The Three Trillion Dollar Trap
The Fed’s new chairman has much bigger tasks ahead than rates decisions
Dear readers,
Central banking might not sound like the most captivating topic in the world. But the policies implemented after the Global Financial Crisis explain much of the deeply worrying state of western financial markets – from absurd valuations of stock exchange indices and IPOs to unaffordable housing and inflation rates which make everyday shopping a distressing experience. High time for Kevin Warsh to address a persistent problem.
The U.S. Federal Reserve just finished its first FOMC meeting (Federal Open Market Committee, the body which decides on policy interest rates) under the Fed’s new chairman Kevin Warsh. The federal funds rate was left unchanged in a target corridor of 3.5%-3.75%, as widely expected. Warsh will change a few other items – fewer comments on the economic outlook, and he decided to scrap “forward guidance”, i.e. comments on the likely future course of monetary policy. All of that is just the daily hustle of central banking, an endless iteration of tactical decisions. Nothing that leaves a heritage as a great economist.

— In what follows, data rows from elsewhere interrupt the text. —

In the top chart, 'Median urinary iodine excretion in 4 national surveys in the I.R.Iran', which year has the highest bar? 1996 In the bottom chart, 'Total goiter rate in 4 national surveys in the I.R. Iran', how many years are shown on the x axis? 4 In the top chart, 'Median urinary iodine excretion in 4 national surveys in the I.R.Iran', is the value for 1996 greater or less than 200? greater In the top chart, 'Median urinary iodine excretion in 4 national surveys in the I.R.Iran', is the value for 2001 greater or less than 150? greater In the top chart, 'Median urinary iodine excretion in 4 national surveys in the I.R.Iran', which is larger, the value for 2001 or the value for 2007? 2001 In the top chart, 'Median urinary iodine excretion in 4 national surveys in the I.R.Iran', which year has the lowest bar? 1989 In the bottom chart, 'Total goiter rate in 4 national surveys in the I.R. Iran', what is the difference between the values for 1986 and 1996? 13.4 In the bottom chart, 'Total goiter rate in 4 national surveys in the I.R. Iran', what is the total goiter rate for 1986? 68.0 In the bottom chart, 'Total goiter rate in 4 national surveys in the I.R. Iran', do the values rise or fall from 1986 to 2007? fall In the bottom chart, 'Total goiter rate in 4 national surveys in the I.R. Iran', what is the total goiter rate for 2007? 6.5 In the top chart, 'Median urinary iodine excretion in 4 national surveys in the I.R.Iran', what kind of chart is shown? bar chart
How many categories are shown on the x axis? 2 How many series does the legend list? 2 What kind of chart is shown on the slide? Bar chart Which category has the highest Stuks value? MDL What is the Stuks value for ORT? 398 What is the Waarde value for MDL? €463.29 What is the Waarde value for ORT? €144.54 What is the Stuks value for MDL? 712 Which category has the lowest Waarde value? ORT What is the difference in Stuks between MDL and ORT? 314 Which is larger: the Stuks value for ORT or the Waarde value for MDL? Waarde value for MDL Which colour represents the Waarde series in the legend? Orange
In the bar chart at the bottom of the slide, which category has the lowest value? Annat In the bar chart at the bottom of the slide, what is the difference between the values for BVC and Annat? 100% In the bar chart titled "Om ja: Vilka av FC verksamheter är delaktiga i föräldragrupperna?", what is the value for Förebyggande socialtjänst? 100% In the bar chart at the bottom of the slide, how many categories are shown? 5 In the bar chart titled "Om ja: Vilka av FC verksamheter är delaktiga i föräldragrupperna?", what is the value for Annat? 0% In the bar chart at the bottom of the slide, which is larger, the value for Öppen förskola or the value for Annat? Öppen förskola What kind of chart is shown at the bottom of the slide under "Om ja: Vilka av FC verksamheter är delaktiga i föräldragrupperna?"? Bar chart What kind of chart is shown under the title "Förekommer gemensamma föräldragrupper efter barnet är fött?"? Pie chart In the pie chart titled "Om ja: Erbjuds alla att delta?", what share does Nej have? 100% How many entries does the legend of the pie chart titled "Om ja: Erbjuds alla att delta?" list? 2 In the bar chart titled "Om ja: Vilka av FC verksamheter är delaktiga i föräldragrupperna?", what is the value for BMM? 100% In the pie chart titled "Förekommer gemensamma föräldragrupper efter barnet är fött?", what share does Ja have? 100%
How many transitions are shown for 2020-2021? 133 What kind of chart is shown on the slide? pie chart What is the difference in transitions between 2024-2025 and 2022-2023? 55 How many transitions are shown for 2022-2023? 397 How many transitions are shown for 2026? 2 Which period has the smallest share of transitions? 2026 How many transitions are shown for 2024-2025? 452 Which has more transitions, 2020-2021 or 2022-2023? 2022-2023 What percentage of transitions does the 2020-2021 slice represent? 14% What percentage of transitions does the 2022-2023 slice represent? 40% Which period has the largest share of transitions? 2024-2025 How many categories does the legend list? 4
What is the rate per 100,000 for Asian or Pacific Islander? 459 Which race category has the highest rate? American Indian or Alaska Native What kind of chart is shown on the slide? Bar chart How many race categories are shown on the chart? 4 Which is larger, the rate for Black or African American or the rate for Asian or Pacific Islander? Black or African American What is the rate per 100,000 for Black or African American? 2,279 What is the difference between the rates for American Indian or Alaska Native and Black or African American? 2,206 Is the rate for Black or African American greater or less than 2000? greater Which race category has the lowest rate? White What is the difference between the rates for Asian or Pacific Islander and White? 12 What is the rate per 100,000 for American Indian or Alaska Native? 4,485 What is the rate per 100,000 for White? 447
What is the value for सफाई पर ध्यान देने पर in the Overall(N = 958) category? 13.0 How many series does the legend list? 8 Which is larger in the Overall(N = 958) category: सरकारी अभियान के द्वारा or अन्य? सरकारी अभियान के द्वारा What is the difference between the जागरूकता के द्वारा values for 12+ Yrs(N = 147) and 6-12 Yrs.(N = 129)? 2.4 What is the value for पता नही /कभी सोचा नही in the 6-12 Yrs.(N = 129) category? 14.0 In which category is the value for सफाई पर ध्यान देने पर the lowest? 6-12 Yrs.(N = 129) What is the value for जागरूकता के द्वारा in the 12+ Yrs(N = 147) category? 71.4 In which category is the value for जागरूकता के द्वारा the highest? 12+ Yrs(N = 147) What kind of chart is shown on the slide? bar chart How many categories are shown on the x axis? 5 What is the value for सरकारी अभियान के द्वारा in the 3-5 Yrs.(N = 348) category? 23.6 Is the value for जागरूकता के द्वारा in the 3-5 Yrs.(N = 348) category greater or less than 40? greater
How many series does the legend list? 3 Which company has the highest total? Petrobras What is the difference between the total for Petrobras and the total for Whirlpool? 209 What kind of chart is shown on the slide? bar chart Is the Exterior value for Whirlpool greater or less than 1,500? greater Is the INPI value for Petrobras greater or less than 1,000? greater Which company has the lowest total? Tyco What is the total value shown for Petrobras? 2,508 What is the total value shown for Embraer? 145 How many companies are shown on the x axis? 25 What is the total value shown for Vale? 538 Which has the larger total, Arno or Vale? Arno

But Warsh has something else in mind. What he really wants: unravel the biggest experiment in monetary economics in modern history, the policy which created many of today’s imbalances in the financial system and inflation rates which have impoverished large parts of the populations in all countries which followed this policy.
If you’ve followed me for a while, you know I’m very critical of the approach western central banks have taken after the Global Financial Crisis – in fact it’s my core thesis why all those imbalances in our economic system have developed.
Here’s a quick summary just as a reminder. After the GFC, the Federal Reserve realized the financial system had gone through three shock events in just ten years, all of which resulted in liquidity crises in the banking system. In each case, market liquidity dried out, and during the GFC, banks stopped lending to other banks, the worst-case scenario for financial economies. The obvious solution? Provide more liquidity than banks would ever need. The U.S. Federal Reserve therefore implemented a new approach for monetary policy called “ample reserves”. It bought Treasury bonds and mortgage-backed securities which it paid with fresh central bank money in several rounds of quantitative easing. In mid-2008, the Fed’s bond portfolio amounted to about $800 billion, built over almost 100 years to increase money supply gradually. At the end of 2021, just thirteen years later, the portfolio had expanded to almost $9 trillion.
The new policy had a nice and widely underappreciated feature. The Federal Reserve received income from the bonds which it is obliged to pass on to the U.S. Treasury. A very convenient setup, because in the end the Treasury was paying interest on its bonds to itself. Over the years, remittances to the Treasury summed up to over 1 trillion dollars.
But the policy also led to an astronomical increase in money supply, warped asset prices and yield curves, and inflation in consumer goods.